START Data for review
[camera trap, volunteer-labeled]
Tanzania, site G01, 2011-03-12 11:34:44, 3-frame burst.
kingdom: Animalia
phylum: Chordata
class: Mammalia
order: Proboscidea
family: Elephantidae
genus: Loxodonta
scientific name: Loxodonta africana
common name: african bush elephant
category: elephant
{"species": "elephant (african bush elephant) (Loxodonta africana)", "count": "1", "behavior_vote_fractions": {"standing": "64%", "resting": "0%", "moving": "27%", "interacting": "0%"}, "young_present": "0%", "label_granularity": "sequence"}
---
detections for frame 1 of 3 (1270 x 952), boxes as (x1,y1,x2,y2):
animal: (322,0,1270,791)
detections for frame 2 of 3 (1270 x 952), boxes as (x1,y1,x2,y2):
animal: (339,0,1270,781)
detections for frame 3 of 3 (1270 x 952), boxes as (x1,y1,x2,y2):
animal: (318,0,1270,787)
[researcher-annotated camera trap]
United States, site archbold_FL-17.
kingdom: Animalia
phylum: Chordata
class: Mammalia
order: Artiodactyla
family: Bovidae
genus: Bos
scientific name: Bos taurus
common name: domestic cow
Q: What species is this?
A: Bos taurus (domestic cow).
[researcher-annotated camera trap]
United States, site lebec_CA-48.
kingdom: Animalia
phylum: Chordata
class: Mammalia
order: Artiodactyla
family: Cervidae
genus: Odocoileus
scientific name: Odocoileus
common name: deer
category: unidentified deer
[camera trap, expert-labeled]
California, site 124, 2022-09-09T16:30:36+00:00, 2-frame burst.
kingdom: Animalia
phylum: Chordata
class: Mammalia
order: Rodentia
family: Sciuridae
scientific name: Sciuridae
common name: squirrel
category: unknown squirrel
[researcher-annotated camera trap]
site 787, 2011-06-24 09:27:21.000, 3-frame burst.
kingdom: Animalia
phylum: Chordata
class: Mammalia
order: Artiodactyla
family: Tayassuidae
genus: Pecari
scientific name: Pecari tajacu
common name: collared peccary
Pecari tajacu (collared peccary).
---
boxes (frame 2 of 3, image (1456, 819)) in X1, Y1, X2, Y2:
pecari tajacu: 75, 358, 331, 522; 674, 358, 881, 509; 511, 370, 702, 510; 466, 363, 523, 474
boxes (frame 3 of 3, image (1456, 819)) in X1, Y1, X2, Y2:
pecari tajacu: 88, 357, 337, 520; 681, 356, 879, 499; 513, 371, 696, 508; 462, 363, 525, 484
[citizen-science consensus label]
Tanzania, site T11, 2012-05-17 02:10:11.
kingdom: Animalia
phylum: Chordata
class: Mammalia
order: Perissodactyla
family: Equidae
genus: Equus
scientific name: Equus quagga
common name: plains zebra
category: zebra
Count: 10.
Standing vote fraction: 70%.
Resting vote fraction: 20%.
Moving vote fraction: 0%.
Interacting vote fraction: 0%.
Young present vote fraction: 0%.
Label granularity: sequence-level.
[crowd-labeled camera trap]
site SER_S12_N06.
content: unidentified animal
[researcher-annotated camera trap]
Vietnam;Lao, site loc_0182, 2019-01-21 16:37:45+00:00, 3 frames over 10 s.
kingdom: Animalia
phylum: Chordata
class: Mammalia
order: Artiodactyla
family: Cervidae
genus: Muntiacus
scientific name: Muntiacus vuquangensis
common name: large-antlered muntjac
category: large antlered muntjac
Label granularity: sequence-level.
END Data for review
Work instruction ::
Would you mind giving all the records again exactly?

Answer ::
[camera trap, volunteer-labeled]
Tanzania, site G01, 2011-03-12 11:34:44, 3-frame burst.
kingdom: Animalia
phylum: Chordata
class: Mammalia
order: Proboscidea
family: Elephantidae
genus: Loxodonta
scientific name: Loxodonta africana
common name: african bush elephant
category: elephant
{"species": "elephant (african bush elephant) (Loxodonta africana)", "count": "1", "behavior_vote_fractions": {"standing": "64%", "resting": "0%", "moving": "27%", "interacting": "0%"}, "young_present": "0%", "label_granularity": "sequence"}
---
detections for frame 1 of 3 (1270 x 952), boxes as (x1,y1,x2,y2):
animal: (322,0,1270,791)
detections for frame 2 of 3 (1270 x 952), boxes as (x1,y1,x2,y2):
animal: (339,0,1270,781)
detections for frame 3 of 3 (1270 x 952), boxes as (x1,y1,x2,y2):
animal: (318,0,1270,787)
[researcher-annotated camera trap]
United States, site archbold_FL-17.
kingdom: Animalia
phylum: Chordata
class: Mammalia
order: Artiodactyla
family: Bovidae
genus: Bos
scientific name: Bos taurus
common name: domestic cow
Q: What species is this?
A: Bos taurus (domestic cow).
[researcher-annotated camera trap]
United States, site lebec_CA-48.
kingdom: Animalia
phylum: Chordata
class: Mammalia
order: Artiodactyla
family: Cervidae
genus: Odocoileus
scientific name: Odocoileus
common name: deer
category: unidentified deer
[camera trap, expert-labeled]
California, site 124, 2022-09-09T16:30:36+00:00, 2-frame burst.
kingdom: Animalia
phylum: Chordata
class: Mammalia
order: Rodentia
family: Sciuridae
scientific name: Sciuridae
common name: squirrel
category: unknown squirrel
[researcher-annotated camera trap]
site 787, 2011-06-24 09:27:21.000, 3-frame burst.
kingdom: Animalia
phylum: Chordata
class: Mammalia
order: Artiodactyla
family: Tayassuidae
genus: Pecari
scientific name: Pecari tajacu
common name: collared peccary
Pecari tajacu (collared peccary).
---
boxes (frame 2 of 3, image (1456, 819)) in X1, Y1, X2, Y2:
pecari tajacu: 75, 358, 331, 522; 674, 358, 881, 509; 511, 370, 702, 510; 466, 363, 523, 474
boxes (frame 3 of 3, image (1456, 819)) in X1, Y1, X2, Y2:
pecari tajacu: 88, 357, 337, 520; 681, 356, 879, 499; 513, 371, 696, 508; 462, 363, 525, 484
[citizen-science consensus label]
Tanzania, site T11, 2012-05-17 02:10:11.
kingdom: Animalia
phylum: Chordata
class: Mammalia
order: Perissodactyla
family: Equidae
genus: Equus
scientific name: Equus quagga
common name: plains zebra
category: zebra
Count: 10.
Standing vote fraction: 70%.
Resting vote fraction: 20%.
Moving vote fraction: 0%.
Interacting vote fraction: 0%.
Young present vote fraction: 0%.
Label granularity: sequence-level.
[crowd-labeled camera trap]
site SER_S12_N06.
content: unidentified animal
[researcher-annotated camera trap]
Vietnam;Lao, site loc_0182, 2019-01-21 16:37:45+00:00, 3 frames over 10 s.
kingdom: Animalia
phylum: Chordata
class: Mammalia
order: Artiodactyla
family: Cervidae
genus: Muntiacus
scientific name: Muntiacus vuquangensis
common name: large-antlered muntjac
category: large antlered muntjac
Label granularity: sequence-level.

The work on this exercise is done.